Tout ça ne peut pas provenir d’une seule tête, aussi grosse soit-elle.
D’un coup de crayon-feutre, Trump a gracié des criminels; d’un autre, il a interdit les pailles en papier pour ramener les pailles en plastique.
Dans une autre séance de photos, il a annulé des pardons que son prédécesseur avait accordés.
Plus les droits de douane, variables selon les jours et l’humeur, plus des congédiements à pleines portes, plus des expulsions de migrants, plus le 51e État, plus le Canal de Panama, plus le Groenland, plus la fumisterie des changements climatiques, plus le biais radical de gauche des juges nommés jadis par Barack Hussein Obama.
Plus l’illégalité des médias qui critiquent des décisions judiciaires.
Non, il ne peut pas faire tout ça tout seul; d’autant moins qu’il passe tellement de temps à écrire … y inclus au gouverneur du Colorado pour qu’il retire des murs du Capitole de Denver une photo qui ne lui plaît pas.
Bis : tout ça ne peut pas provenir d’une seule tête, aussi grosse soit-elle.
Quelqu’un quelque part s’occupe des affaires de la Nation.
Bannon
Il paraît que Trump n’écoute personne, mais qu’il a longtemps écouté son conseiller spécial pendant sa première présidence : Steve Bannon.
Devenu conseiller radical de dirigeants radicaux, Bannon a conclu que, traduction-maison, pitcher de la marde partout tout le temps est une fichue de bonne stratégie pour détourner l’attention.
Trump a entendu, Trump a compris, Trump a agi en conséquence : inonder au point de noyer l’actualité avec deux objectifs. Mêler tout le monde et faire parler de lui.
Réussi jusqu’ici.
Le plan
L’observateur distrait se demandera à quoi riment toutes ces décisions, tous ces décrets, tous ces diktats, tous ces ukases.
Or, ce n’est pas parce que ça semble tirer dans tous les sens qu’il n’y a pas un seul et unique objectif : affirmer et asseoir le pouvoir de Trump.
Trop rapidement pour ne pas avoir été planifié, un système composé d’une foule et d’une multitude, d’une masse et d’une meute d’intérêts et d’intéressés s’est mis en place pour dire oui. Même préventivement.
L’argent
Le cas le plus odorant est évidemment celui de Elon Musk. En deçà de la trop grande proximité, voire de la collusion et même de la corruption, les origines mêmes de l’homme le plus riche du monde sont apparues dans une décision présidentielle absolument étonnante : l’invitation à des opprimés d’un autre pays à venir se réfugier sous la protection des USA.
Non ! Il ne s’agit ni d’Afghanes ni d’Haïtiens, mais de Blancs d’Afrique du Sud menacés selon Trump par des lois racistes de Pretoria. Où Musk a encore une résidence même s’il a quitté son pays natal à 17 ans pour éviter d’y faire son service militaire.

+ + + + +

LISTE DES CONSIGNES
a. Citez le texte fourni depuis « Devenu conseiller radical » jusqu'à « parler de lui. » inclus.
b. Répondez aux questions suivantes à l'aide du texte fourni.
(i) Quel type de pailles Trump a-t-il interdit ?
(ii) Comment s'appelle le conseiller spécial que Trump a longtemps écouté pendant sa première présidence ?
(iii) À quel âge Elon Musk a-t-il quitté son pays natal ?

DONNÉES ENREGISTRÉES

+ + + + +

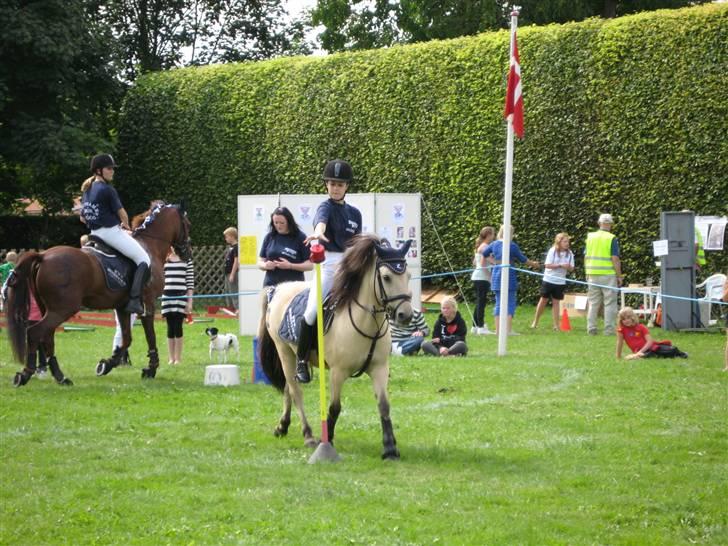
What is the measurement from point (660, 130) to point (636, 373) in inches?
393

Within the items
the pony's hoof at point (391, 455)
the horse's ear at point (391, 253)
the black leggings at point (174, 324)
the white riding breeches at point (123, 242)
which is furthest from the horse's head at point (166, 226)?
the pony's hoof at point (391, 455)

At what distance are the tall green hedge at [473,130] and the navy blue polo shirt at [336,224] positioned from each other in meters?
14.3

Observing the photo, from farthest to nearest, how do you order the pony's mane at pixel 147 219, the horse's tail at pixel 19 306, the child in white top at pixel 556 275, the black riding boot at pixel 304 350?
the child in white top at pixel 556 275 < the pony's mane at pixel 147 219 < the horse's tail at pixel 19 306 < the black riding boot at pixel 304 350

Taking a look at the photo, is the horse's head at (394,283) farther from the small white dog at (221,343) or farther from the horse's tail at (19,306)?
the small white dog at (221,343)

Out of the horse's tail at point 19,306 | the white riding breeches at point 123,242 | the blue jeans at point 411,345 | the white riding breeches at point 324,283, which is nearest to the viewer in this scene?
the white riding breeches at point 324,283

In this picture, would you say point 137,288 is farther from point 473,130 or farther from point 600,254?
point 473,130

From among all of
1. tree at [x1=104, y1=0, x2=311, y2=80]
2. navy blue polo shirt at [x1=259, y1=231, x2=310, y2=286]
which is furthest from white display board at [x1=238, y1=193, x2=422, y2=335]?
tree at [x1=104, y1=0, x2=311, y2=80]

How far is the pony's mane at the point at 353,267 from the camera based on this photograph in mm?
10258

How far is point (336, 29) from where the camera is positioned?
→ 44.9 m

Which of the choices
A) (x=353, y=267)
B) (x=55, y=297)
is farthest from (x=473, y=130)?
(x=353, y=267)

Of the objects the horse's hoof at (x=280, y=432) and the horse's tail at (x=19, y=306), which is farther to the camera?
the horse's tail at (x=19, y=306)

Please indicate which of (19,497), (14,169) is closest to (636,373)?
(19,497)

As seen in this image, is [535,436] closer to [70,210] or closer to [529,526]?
[529,526]

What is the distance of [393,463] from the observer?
32.4 feet
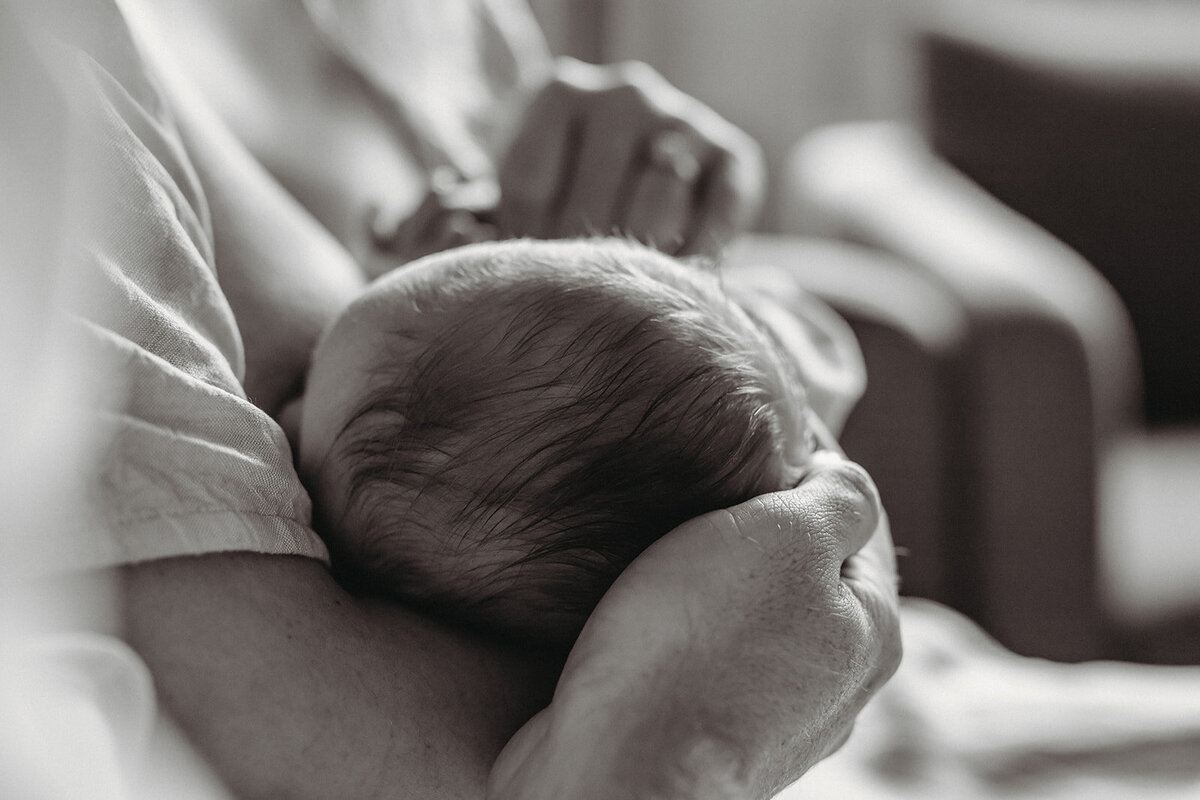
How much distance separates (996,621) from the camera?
143cm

+ + + + +

RÉPONSES ATTENDUES
a.
Devenu conseiller radical de dirigeants radicaux, Bannon a conclu que, traduction-maison, pitcher de la marde partout tout le temps est une fichue de bonne stratégie pour détourner l’attention.
Trump a entendu, Trump a compris, Trump a agi en conséquence : inonder au point de noyer l’actualité avec deux objectifs. Mêler tout le monde et faire parler de lui.

b.
(i) Trump a interdit les pailles en papier.
(ii) Ce conseiller spécial s'appelle Steve Bannon.
(iii) Elon Musk a quitté son pays natal à 17 ans.